Stated task:
Could you give the data below again, exactly and completely?

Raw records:
_ _ _ _
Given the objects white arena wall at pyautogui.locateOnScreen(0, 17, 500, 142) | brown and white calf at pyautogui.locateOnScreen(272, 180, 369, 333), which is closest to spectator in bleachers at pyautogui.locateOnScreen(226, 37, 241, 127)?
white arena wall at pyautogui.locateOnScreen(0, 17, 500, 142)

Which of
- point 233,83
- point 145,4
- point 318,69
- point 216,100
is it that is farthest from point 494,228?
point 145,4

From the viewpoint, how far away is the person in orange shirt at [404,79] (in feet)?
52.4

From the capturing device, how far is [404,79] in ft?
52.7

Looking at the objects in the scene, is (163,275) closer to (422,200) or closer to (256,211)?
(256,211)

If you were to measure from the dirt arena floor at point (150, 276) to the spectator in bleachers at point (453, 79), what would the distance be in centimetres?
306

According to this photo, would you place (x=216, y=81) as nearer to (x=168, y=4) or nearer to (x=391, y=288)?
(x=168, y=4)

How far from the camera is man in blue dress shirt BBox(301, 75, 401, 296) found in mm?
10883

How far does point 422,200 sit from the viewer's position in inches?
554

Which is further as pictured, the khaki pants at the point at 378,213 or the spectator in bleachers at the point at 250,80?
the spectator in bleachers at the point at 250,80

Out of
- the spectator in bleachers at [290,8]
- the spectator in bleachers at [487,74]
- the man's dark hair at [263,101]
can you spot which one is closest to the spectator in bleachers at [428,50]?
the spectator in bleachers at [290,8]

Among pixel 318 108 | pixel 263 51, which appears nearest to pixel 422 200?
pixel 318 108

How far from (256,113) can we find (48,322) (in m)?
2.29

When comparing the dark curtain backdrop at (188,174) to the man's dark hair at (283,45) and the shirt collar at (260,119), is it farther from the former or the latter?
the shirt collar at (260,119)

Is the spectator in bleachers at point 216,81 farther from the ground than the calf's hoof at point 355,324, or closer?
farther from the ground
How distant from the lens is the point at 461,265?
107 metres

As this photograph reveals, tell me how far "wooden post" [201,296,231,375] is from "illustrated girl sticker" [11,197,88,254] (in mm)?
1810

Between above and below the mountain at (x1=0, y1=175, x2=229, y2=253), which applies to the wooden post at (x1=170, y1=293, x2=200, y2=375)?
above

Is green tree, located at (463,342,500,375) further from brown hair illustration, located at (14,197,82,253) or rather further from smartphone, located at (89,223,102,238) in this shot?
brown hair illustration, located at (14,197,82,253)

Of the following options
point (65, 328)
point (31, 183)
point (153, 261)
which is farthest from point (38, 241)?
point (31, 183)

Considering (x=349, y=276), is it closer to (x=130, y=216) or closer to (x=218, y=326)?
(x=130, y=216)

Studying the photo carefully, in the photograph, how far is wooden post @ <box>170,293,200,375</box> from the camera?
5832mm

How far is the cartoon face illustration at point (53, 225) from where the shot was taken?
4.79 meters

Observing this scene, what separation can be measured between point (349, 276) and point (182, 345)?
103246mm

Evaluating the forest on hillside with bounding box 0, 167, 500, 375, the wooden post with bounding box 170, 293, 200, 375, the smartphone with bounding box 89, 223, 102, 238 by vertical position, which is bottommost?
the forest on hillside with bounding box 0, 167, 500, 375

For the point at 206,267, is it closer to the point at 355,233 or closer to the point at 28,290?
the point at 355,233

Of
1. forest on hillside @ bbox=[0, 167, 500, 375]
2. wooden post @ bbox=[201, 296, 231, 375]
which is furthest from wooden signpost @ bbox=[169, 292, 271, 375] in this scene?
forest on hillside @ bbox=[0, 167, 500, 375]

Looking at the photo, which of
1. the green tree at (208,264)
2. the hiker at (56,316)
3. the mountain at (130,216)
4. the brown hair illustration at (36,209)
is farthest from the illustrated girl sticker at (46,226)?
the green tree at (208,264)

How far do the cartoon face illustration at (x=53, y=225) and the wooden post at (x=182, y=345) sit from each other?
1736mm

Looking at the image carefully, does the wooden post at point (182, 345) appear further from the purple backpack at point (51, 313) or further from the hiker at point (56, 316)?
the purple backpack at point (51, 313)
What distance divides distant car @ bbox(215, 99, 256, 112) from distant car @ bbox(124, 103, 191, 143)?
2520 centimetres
_ _ _ _
Output of the exercise:
Given the objects white arena wall at pyautogui.locateOnScreen(0, 17, 500, 142) | brown and white calf at pyautogui.locateOnScreen(272, 180, 369, 333), which is closest to spectator in bleachers at pyautogui.locateOnScreen(226, 37, 241, 127)?
white arena wall at pyautogui.locateOnScreen(0, 17, 500, 142)

Which of
- point 233,83
- point 145,4
- point 318,69
- point 216,100
is it that is farthest from point 494,228?
point 145,4

From the viewpoint, how far away is the person in orange shirt at [404,79] (in feet)?
52.4

From the capturing device, how far is [404,79] in ft?
52.7

Looking at the objects in the scene, is (163,275) closer to (422,200) or closer to (256,211)?
(256,211)

If you were to measure from the dirt arena floor at point (150, 276) to the spectator in bleachers at point (453, 79), what would the distance be in centimetres?
306

According to this photo, would you place (x=216, y=81) as nearer to (x=168, y=4) or nearer to (x=391, y=288)?
(x=168, y=4)

How far from the camera is man in blue dress shirt BBox(301, 75, 401, 296) found in mm?
10883

How far does point 422,200 sit from the viewer's position in inches?
554

Which is further as pictured, the khaki pants at the point at 378,213 or the spectator in bleachers at the point at 250,80?
the spectator in bleachers at the point at 250,80

Out of
- the spectator in bleachers at [290,8]
- the spectator in bleachers at [487,74]
- the man's dark hair at [263,101]
can you spot which one is closest to the spectator in bleachers at [428,50]?
the spectator in bleachers at [290,8]

Among pixel 318 108 | pixel 263 51, which appears nearest to pixel 422 200?
pixel 318 108

How far from (256,113) can we find (48,322) (in m)?
2.29

When comparing the dark curtain backdrop at (188,174) to the man's dark hair at (283,45) and the shirt collar at (260,119), is it farther from the former or the latter?
the shirt collar at (260,119)

Is the spectator in bleachers at point 216,81 farther from the ground than the calf's hoof at point 355,324, or closer?
farther from the ground
How distant from the lens is the point at 461,265?
107 metres

As this photograph reveals, tell me how far "wooden post" [201,296,231,375] is from "illustrated girl sticker" [11,197,88,254] (in mm)?
1810

Between above and below the mountain at (x1=0, y1=175, x2=229, y2=253), which applies to the wooden post at (x1=170, y1=293, x2=200, y2=375)?
above

Is green tree, located at (463,342,500,375) further from brown hair illustration, located at (14,197,82,253) or rather further from smartphone, located at (89,223,102,238) in this shot?
brown hair illustration, located at (14,197,82,253)

Of the following options
point (65, 328)
point (31, 183)
point (153, 261)
which is farthest from point (38, 241)?
point (31, 183)

Considering (x=349, y=276), is it closer to (x=130, y=216) or closer to (x=218, y=326)?
(x=130, y=216)

Studying the photo carefully, in the photograph, how far is wooden post @ <box>170,293,200,375</box> from the camera?
5832mm

How far is the cartoon face illustration at point (53, 225) from where the shot was taken?
4.79 meters

Observing this scene, what separation can be measured between point (349, 276) and point (182, 345)?
103246mm

Evaluating the forest on hillside with bounding box 0, 167, 500, 375, the wooden post with bounding box 170, 293, 200, 375, the smartphone with bounding box 89, 223, 102, 238 by vertical position, which is bottommost?
the forest on hillside with bounding box 0, 167, 500, 375

For the point at 206,267, is it closer to the point at 355,233 or closer to the point at 28,290?
the point at 355,233

Of
1. forest on hillside @ bbox=[0, 167, 500, 375]
2. wooden post @ bbox=[201, 296, 231, 375]
which is furthest from wooden signpost @ bbox=[169, 292, 271, 375] in this scene?
forest on hillside @ bbox=[0, 167, 500, 375]

Looking at the photo, which of
1. the green tree at (208,264)
2. the hiker at (56,316)
3. the mountain at (130,216)
4. the brown hair illustration at (36,209)
is farthest from the illustrated girl sticker at (46,226)?
the green tree at (208,264)

How far do the cartoon face illustration at (x=53, y=225) and the wooden post at (x=182, y=345) sit from each other?
1736mm

Looking at the image carefully, does the wooden post at point (182, 345) appear further from the purple backpack at point (51, 313) or further from the hiker at point (56, 316)?
the purple backpack at point (51, 313)
What distance divides distant car @ bbox(215, 99, 256, 112) from distant car @ bbox(124, 103, 191, 143)?
2520 centimetres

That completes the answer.